● What you are asked to do
Write the next part of the Teleflex Form 8-K filing, starting after its last sentence.

● Passage shown
Form 8-K
 
 
UNITED STATES
SECURITIES AND EXCHANGE COMMISSION
Washington, D.C. 20549
FORM 8-K
CURRENT REPORT
Pursuant to Section 13 OR 15(d) of The Securities Exchange Act of 1934
Date of Report (Date of earliest event reported): June 1, 2011
For the fiscal year ended December 31, 2010
Teleflex Incorporated
(Exact name of registrant as specified in its charter)
         
Delaware   1-5353   23-1147939
         
(State or other jurisdiction
of incorporation)
  (Commission File Number)   (IRS Employer Identification No.)
     
155 South Limerick Road, Limerick,
Pennsylvania
   
19468
     
(Address of principal executive offices)   (Zip Code)
Registrant’s telephone number, including area code: 610-948-5100
Not Applicable
(Former name or former address, if changed since last report.)
Check the appropriate box below if the Form 8-K filing is intended to simultaneously satisfy the filing obligation of the registrant under any of the following provisions:
o   Written communications pursuant to Rule 425 under the Securities Act (17 CFR 230.425)
 
o   Soliciting material pursuant to Rule 14a-12 under the Exchange Act (17 CFR 240.14a-12)
 
o   Pre-commencement communications pursuant to Rule 14d-2(b) under the Exchange Act (17 CFR 240.14d-2(b))
 
o   Pre-commencement communications pursuant to Rule 13e-4(c) under the Exchange Act (17 CFR 240.13e-4(c))
 
 


 

Item 8.01.   Other Events.
This Current Report on Form 8-K (“Form 8-K”) is being filed substantially concurrently with the filing by Teleflex Incorporated (the “Company”) and certain of its domestic subsidiaries of Post-Effective Amendment No. 1 to the Company’s Registration Statement on Form S-3 in order to register the full and unconditional guarantees, on a joint and several basis, of certain of the Company’s 100% wholly-owned domestic subsidiaries of certain debt securities of the Company. This Form 8-K provides financial information of the Company’s subsidiary guarantors required by Rule 3-10 of Regulation S-X under the Securities Act of 1933, as amended (“Rule 3-10”) under Note 17, “Guarantor financial statements”; such financial statements are set forth at Exhibit 99.1 hereto.

● Entries shown

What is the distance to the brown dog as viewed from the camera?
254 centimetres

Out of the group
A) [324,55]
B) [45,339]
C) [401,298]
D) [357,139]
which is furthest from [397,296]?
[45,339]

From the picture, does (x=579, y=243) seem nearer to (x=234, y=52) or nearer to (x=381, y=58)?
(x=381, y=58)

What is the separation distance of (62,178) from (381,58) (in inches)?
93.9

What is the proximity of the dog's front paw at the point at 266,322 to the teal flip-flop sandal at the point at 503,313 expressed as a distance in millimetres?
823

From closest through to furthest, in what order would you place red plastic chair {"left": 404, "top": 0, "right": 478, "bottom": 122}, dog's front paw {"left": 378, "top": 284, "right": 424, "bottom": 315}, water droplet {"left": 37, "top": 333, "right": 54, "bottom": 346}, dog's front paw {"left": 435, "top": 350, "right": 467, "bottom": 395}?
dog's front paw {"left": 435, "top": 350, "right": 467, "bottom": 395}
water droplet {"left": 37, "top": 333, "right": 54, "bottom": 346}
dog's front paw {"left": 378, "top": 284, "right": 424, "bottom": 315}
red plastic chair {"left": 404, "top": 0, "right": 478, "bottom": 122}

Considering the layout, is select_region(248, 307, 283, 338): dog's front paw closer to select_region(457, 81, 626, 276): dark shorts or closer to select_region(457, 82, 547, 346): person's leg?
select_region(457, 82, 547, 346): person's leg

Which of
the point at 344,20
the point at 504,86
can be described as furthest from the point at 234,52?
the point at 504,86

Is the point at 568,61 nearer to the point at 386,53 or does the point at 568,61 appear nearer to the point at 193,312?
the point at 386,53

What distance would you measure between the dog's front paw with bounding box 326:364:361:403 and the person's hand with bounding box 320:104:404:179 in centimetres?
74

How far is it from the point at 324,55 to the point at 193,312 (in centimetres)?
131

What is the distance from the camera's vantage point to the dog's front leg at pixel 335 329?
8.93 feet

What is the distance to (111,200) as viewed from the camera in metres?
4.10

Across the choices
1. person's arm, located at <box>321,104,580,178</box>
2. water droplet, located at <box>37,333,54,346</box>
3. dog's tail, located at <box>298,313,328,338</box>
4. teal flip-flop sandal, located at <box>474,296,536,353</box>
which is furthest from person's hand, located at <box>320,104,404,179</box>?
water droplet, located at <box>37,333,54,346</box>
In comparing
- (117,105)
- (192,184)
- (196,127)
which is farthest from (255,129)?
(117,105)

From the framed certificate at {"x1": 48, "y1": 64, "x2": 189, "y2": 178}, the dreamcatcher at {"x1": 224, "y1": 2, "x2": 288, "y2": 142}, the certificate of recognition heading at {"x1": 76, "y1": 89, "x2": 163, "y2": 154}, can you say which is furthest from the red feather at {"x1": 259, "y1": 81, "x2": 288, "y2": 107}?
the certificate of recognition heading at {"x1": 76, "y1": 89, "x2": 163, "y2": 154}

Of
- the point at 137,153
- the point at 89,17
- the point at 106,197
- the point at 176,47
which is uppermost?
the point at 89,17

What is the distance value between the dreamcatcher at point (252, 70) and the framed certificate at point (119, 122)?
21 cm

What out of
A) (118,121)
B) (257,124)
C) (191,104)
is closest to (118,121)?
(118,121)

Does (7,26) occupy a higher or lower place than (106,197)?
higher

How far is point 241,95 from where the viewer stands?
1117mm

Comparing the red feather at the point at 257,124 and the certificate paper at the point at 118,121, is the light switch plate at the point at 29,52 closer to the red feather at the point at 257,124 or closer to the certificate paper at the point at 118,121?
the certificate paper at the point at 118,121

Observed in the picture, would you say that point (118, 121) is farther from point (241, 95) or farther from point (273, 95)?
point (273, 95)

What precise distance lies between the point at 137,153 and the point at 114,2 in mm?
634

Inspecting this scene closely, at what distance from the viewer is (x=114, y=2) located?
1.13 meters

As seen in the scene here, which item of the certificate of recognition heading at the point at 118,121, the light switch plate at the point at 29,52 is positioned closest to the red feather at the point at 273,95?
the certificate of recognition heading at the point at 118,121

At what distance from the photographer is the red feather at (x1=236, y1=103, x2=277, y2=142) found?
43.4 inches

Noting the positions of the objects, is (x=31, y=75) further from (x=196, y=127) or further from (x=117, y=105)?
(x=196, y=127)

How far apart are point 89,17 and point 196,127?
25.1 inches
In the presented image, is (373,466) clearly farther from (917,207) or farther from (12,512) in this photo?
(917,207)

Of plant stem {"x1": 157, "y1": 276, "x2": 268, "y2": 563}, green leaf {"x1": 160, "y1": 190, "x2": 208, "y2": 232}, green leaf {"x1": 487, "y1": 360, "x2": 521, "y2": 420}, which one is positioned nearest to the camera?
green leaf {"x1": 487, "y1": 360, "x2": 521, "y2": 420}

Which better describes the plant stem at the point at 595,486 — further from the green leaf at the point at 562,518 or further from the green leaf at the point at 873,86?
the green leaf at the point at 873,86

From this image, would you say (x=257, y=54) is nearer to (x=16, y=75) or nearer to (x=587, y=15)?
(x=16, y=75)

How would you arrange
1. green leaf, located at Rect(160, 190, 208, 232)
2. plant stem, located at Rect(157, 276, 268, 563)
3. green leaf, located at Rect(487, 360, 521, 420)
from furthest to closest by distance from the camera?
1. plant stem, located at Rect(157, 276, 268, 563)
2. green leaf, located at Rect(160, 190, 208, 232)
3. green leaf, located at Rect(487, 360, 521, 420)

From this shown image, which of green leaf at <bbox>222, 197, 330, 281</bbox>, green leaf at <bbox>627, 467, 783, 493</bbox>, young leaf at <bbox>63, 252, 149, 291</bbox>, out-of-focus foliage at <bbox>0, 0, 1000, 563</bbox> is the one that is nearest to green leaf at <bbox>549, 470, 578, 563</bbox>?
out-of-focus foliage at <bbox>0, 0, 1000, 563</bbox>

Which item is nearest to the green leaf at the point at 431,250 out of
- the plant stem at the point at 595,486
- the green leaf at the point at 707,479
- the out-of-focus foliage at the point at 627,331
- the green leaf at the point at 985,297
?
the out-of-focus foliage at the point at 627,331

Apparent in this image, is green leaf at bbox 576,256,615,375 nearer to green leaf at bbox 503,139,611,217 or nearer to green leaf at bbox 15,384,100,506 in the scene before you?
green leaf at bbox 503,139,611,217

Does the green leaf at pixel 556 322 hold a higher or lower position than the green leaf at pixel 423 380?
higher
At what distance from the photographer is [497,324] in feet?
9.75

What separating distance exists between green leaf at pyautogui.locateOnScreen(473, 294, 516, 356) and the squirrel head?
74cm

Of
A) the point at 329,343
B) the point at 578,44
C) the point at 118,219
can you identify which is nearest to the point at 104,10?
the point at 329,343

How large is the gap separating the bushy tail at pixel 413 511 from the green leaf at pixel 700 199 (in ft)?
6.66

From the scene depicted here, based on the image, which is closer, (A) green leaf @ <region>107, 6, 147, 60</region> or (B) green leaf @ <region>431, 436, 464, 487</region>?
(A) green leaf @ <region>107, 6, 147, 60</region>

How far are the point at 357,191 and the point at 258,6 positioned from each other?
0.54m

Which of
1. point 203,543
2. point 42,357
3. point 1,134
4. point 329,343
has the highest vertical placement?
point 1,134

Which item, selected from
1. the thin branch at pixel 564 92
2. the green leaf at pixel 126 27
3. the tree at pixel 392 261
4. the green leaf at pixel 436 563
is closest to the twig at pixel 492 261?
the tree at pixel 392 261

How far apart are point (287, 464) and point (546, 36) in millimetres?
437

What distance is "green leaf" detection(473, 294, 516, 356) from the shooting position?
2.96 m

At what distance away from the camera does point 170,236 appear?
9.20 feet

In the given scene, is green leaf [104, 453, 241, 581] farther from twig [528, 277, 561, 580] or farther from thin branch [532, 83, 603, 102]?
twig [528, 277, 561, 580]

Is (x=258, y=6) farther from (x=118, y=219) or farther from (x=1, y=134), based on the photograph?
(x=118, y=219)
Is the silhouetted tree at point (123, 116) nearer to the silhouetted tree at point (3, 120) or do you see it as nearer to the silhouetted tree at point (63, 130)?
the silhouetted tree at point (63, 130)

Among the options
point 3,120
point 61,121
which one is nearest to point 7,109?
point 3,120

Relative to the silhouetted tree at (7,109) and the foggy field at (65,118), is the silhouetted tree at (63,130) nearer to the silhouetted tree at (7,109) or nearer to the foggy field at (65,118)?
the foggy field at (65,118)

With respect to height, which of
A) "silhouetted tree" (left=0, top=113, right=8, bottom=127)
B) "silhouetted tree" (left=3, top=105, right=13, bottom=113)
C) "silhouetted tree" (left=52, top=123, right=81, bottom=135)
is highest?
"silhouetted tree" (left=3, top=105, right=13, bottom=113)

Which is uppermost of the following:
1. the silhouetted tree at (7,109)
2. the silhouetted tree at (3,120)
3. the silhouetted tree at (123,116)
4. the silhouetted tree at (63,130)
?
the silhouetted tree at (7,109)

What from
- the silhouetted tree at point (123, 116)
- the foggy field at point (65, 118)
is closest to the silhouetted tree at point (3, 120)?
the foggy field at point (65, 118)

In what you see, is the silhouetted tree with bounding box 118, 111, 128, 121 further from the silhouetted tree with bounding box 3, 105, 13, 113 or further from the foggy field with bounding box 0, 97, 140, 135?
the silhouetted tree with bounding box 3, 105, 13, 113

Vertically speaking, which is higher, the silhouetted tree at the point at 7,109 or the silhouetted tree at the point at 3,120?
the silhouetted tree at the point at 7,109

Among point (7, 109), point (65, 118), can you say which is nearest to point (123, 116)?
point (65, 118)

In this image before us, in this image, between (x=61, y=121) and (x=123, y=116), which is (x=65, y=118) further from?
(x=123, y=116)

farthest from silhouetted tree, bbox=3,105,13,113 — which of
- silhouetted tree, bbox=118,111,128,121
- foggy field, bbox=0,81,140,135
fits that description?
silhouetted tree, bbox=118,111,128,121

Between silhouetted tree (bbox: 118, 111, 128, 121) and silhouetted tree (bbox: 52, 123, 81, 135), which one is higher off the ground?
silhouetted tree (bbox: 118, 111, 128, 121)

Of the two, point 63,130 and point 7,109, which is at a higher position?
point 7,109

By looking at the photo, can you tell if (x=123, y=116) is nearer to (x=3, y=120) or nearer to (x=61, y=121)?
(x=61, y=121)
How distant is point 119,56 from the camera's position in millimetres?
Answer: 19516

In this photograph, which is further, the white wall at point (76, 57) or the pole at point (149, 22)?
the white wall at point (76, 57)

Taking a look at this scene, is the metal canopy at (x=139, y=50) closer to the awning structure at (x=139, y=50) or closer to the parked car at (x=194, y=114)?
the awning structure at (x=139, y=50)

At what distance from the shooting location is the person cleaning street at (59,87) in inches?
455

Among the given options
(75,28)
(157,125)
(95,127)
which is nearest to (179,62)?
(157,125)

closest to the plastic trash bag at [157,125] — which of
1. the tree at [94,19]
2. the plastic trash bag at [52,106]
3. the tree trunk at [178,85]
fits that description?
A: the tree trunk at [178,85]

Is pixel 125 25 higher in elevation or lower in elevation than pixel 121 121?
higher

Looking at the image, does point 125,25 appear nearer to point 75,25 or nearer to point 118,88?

● Written answer
This Form 8-K further updates and supersedes Items 1, 2, 6, 7 and 8 from the Company’s Annual Report on Form 10-K for the year ended December 31, 2010 (the “Form 10-K”) to report the Company’s former marine business, which the Company sold on March 22, 2011, and the Company’s cargo container business, for which the Company approved a plan of sale, as discontinued operations pursuant to the requirements of Financial Accounting Standards Board Accounting Standards Codification topic 205, “Presentation of Financial Statements” (“ASC topic 205”) for the three years ended December 31, 2010, December 31, 2009 and December 31, 2008 and as of December 31, 2010 and December 31, 2009. This presentation has no effect on the Company’s previously reported net earnings (see exhibit 99.1). Retroactive reclassification of assets as held for sale at the balance sheet date is not required under accounting guidance. Accordingly no adjustments for assets of the Company’s cargo container business held for sale have been made to the balance sheets as of December 31, 2010 and December 31, 2009 as originally reported in the Form 10-K.
In addition, this Form 8-K updates and supersedes the Company’s interim financial statements for the three months ended March 27, 2011 and March 28, 2010 and as of March 27, 2011 appearing in Part 1 Item 1 of the Quarterly Report on Form 10-Q for the quarterly period ended March 27, 2011 (the “Form 10-Q”) to provide the information required by Rule 3-10 appearing in Note 16, “Guarantor financial statements;” such financial statement are set forth at Exhibit 99.2 hereto.
All other items of the Form 10-K and Form 10-Q not presented herein remain unchanged. The Company has not updated matters in the Form 10-K and Form 10-Q except to the extent expressly provided above.
Set forth in Exhibit 99.1 attached hereto are updated consolidated financial statements and selected financial information with respect to the operations of the Company for the years presented in the Form 10-K.
Item 9.01.   Financial Statements and Exhibits.
(d) Exhibits
         
  23.1    
Consent of PricewaterhouseCoopers LLP, Independent Registered Public Accounting Firm.
       
 
  99.1    
Updated Item 1. Business; Updated Item 2. Properties; Updated Item 6. Selected Financial Data; Updated Item 7. Management’s Discussion and Analysis of Financial Condition and Results of Operations; Updated Item 8. Financial Statements and Supplementary Data.
       
 
  99.2    
Note 16 of the unaudited financial statements contained in the Company’s Form 10-Q for the quarterly period ended March 27, 2011.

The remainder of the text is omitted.